Un ulteriore problema si ha poi nella rappresentazione del personaggio di Lisa, vero e unico personaggio femminile del romanzo, in un modo che ricalca molto le problematiche riscontrate in Tenebre Future. In questo caso, Lisa è quasi una coprotagonista, ma il suo comportamento non rispecchia minimamente quello di una donna adulta, quanto più quello di un adolescente nel pieno degli ormoni – scritto volutamente senza apostrofo – o quantomeno stereotipato dalla fantasia maschile della donna d’azione dei film anni ’90, destinata alla storia romantica (e soprattutto sessuale) col protagonista, che diventa la sua ragione di vita in 5 minuti nonostante, fino a poco prima, neanche immaginasse quella possibilità.
Risulta parecchio fuori luogo anche la descrizione costante e quasi morbosa che il protagonista, costretto per risvolti di trama in un corpo diverso dal suo, fa proprio di questa situazione: tale corpo è sicuramente quello di un uomo grasso, e l’autore mette continuamente in bocca al protagonista offese verso questa sua situazione, senza che però ne vengano mai delineate delle problematiche reali.

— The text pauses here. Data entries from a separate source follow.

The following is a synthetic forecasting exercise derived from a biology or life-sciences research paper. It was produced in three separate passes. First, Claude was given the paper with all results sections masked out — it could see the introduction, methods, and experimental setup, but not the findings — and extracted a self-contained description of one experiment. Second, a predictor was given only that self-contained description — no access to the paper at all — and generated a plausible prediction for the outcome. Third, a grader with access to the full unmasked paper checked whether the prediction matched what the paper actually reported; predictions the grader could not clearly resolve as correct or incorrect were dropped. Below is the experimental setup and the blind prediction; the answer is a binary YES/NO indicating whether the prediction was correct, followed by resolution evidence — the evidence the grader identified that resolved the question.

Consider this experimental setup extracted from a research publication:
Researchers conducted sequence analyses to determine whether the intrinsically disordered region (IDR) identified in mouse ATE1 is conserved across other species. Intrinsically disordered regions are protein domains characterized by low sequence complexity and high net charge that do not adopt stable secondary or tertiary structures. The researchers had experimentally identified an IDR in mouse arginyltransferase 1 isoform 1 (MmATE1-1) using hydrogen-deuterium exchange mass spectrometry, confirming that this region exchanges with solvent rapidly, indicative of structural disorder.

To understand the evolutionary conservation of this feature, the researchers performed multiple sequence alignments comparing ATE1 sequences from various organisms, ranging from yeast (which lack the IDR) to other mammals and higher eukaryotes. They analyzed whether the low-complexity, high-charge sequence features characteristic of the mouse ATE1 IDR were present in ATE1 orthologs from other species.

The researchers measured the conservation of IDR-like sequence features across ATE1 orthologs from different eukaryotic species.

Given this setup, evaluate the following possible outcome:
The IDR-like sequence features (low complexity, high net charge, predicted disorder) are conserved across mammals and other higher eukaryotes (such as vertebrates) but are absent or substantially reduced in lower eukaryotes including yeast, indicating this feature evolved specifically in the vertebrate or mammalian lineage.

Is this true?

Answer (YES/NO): NO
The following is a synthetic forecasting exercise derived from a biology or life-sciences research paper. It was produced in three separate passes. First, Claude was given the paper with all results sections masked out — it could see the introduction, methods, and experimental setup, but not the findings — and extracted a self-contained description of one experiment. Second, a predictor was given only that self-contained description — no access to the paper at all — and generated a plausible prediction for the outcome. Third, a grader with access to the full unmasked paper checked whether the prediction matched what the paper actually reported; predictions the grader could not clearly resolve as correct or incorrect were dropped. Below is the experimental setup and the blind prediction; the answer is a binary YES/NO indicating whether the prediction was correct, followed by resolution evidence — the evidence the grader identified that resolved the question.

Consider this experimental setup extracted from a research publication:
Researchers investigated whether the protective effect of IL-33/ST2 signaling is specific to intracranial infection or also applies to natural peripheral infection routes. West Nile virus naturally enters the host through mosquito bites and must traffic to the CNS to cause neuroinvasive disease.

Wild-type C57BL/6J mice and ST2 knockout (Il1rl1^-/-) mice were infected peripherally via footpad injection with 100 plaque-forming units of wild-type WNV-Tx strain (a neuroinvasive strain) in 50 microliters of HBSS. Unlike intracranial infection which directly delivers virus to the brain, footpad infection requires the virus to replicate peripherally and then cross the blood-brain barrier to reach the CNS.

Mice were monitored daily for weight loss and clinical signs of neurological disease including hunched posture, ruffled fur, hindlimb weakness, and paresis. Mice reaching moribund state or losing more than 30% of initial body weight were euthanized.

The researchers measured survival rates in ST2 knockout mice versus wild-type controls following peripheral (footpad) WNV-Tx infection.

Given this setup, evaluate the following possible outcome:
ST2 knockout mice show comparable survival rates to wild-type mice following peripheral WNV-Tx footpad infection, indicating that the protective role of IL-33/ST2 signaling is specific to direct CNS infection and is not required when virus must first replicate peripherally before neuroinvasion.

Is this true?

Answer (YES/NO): NO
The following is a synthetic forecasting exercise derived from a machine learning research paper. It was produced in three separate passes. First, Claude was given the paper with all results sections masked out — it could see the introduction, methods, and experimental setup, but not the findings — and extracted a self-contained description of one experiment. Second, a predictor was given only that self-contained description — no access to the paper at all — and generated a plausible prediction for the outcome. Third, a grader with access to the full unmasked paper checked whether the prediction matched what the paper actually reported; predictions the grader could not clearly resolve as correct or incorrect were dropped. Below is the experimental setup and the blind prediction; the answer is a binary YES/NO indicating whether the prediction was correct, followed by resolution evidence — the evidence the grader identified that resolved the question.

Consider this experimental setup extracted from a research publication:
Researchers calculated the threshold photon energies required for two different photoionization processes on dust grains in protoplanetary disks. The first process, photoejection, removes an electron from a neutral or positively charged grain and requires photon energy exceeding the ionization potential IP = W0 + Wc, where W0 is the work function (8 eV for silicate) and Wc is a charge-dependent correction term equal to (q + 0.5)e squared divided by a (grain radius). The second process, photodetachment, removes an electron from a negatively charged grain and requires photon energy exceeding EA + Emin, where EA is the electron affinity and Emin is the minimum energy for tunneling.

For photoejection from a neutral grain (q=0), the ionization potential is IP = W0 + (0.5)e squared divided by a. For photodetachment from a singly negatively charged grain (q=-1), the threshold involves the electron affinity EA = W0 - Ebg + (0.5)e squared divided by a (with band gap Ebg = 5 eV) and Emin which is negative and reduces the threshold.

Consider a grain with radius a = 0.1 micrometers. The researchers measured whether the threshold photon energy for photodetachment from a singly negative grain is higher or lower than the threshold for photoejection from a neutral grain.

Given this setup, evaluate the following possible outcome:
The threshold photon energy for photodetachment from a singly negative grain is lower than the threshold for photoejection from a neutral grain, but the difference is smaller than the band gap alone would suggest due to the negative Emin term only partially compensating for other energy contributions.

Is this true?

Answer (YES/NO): NO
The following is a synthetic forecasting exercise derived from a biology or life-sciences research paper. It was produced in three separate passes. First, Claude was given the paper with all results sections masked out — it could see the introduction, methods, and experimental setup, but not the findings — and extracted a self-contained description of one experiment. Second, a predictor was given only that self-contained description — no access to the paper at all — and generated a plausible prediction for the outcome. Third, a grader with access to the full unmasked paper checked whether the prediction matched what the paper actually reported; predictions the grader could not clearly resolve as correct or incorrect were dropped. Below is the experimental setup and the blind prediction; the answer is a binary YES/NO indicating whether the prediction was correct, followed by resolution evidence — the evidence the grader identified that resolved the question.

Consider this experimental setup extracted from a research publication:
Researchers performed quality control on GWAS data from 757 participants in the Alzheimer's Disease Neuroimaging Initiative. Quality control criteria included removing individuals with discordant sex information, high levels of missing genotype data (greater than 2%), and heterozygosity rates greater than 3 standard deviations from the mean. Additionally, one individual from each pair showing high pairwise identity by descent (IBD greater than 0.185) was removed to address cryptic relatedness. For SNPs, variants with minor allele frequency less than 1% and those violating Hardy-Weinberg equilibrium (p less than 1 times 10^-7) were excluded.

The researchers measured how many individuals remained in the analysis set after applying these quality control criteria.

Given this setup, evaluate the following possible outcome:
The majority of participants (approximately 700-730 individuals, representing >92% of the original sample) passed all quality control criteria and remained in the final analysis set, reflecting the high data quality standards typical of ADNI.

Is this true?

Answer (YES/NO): NO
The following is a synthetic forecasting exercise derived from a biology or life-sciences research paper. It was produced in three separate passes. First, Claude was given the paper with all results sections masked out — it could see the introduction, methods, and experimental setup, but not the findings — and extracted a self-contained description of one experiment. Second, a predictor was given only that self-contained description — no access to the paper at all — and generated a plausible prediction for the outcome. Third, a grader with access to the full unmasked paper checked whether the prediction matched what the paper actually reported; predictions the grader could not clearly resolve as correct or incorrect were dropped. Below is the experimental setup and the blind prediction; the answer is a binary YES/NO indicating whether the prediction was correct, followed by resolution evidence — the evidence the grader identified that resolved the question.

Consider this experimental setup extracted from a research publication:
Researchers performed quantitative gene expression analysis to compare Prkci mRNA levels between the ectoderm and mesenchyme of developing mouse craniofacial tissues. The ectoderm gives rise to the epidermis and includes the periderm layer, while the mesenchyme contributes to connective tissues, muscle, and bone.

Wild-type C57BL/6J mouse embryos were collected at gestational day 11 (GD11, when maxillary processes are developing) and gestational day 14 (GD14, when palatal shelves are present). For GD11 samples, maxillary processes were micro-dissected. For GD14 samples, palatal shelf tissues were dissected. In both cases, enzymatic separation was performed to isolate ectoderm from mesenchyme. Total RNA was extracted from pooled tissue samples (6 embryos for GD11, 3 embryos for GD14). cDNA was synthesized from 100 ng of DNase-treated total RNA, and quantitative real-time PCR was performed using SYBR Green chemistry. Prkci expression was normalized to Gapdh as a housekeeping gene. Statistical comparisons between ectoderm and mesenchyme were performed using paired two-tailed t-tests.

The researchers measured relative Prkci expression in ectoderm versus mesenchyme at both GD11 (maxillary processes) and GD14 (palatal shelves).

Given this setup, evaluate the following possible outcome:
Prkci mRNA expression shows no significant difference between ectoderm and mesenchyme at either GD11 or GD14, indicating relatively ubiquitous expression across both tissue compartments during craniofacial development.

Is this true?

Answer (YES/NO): NO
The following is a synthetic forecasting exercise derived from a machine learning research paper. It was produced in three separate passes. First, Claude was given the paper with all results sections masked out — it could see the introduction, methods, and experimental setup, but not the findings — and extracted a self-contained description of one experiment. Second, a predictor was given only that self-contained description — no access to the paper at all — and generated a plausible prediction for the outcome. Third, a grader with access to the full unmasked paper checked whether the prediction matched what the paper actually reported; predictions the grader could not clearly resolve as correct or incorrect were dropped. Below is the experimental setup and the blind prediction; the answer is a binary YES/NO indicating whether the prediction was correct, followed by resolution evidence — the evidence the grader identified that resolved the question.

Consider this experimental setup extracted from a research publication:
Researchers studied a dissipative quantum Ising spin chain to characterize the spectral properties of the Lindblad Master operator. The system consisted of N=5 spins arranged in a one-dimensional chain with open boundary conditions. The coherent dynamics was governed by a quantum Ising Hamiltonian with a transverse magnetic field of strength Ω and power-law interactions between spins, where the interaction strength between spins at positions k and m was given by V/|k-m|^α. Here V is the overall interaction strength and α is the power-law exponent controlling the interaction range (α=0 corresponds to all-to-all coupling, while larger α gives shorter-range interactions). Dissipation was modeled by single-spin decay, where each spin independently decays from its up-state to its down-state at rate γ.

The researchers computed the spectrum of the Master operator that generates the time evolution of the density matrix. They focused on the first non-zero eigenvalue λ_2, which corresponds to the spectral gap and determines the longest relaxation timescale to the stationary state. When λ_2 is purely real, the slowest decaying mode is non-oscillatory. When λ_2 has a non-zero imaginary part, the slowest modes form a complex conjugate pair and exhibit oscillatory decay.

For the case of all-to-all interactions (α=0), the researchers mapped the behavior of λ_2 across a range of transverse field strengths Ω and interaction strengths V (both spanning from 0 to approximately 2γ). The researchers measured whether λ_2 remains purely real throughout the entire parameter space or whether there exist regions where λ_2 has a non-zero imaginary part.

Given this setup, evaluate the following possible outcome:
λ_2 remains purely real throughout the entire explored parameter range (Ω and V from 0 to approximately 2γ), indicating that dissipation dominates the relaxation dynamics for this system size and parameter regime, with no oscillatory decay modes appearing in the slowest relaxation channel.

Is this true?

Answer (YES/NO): NO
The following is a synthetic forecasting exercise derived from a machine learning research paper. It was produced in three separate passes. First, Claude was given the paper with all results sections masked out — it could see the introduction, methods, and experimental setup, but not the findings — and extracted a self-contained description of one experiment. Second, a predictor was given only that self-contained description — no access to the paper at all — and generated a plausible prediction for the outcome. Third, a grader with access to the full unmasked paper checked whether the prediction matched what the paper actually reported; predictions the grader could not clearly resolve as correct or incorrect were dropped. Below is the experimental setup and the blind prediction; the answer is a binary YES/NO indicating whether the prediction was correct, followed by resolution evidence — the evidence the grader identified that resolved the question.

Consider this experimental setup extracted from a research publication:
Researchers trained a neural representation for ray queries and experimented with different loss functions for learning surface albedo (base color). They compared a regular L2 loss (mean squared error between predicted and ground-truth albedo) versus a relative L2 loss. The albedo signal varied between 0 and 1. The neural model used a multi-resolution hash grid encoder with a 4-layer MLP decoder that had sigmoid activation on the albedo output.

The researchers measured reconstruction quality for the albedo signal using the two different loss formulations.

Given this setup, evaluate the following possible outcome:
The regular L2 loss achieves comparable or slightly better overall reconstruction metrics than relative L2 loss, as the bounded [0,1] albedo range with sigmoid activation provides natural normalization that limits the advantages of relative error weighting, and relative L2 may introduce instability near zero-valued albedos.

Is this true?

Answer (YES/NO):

Nick si lamenta continuamente della propria mobilità, della grandezza delle proprie mani, del suo sudore continuo, con dettagli al limite del grottesco e della grassofobia gratuita, per poi finire comunque a fare scatti o correre senza problemi. Se l’idea del corpo grasso avesse portato effettivamente a qualche risvolto narrativo o intellettuale, non ci sarebbe stato nessun problema a parlarne, così come della relazione tra Lisa e Nick; se ci fosse un motivo, per lei, di divenire un’ameba ogni volta che si nomina il protagonista, pendendo dalle sue labbra nonostante l’autore tenti di renderla tosta facendola “parlare duro“, allora non ci sarebbe stato alcun problema a descrivere una relazione simile. È l’assenza di queste descrizioni che fanno sembrare la seconda parte del lavoro più svogliata e approssimativa, quando invece per buona parte il romanzo è ben curato e ben rimescolato nelle tematiche della realtà virtuale, un pregio non da poco visto quanto è inflazionato questo soggetto nella fantascienza moderna.
Cyberfreejazz è sicuramente un passo avanti nella mia esperienza con La Nuova Carne, che mi ha lasciato molto più soddisfatto e intrigato rispetto all’antologia Tenebre Future, e che mi fa rimanere incuriosito verso i nuovi lavori di Spataro e colleghi. Una maggiore attenzione su determinate tematiche gioverebbe moltissimo al progetto, e non perché su questi argomenti “non si possa dire nulla” ma perché, in questo romanzo in particolare, risultano abbozzate o gratuite senza che aggiungano qualcosa di interessante alla narrativa. Allo stesso modo, una maggiore attenzione alla linea narrativa, con la costruzione di una storia più piccola e intima come nella prima parte, avrebbe giovato a un romanzo che forse pecca un po’ di superbia e autocoscienza di quello che si vuole raccontare, tanto da far risultare a tratti pretenziosa l’intera opera. Ma è senza dubbio più apprezzabile un’opera pretenziosa e sfidante che una con i piedi per terra ma senza alcun mordente né originalità.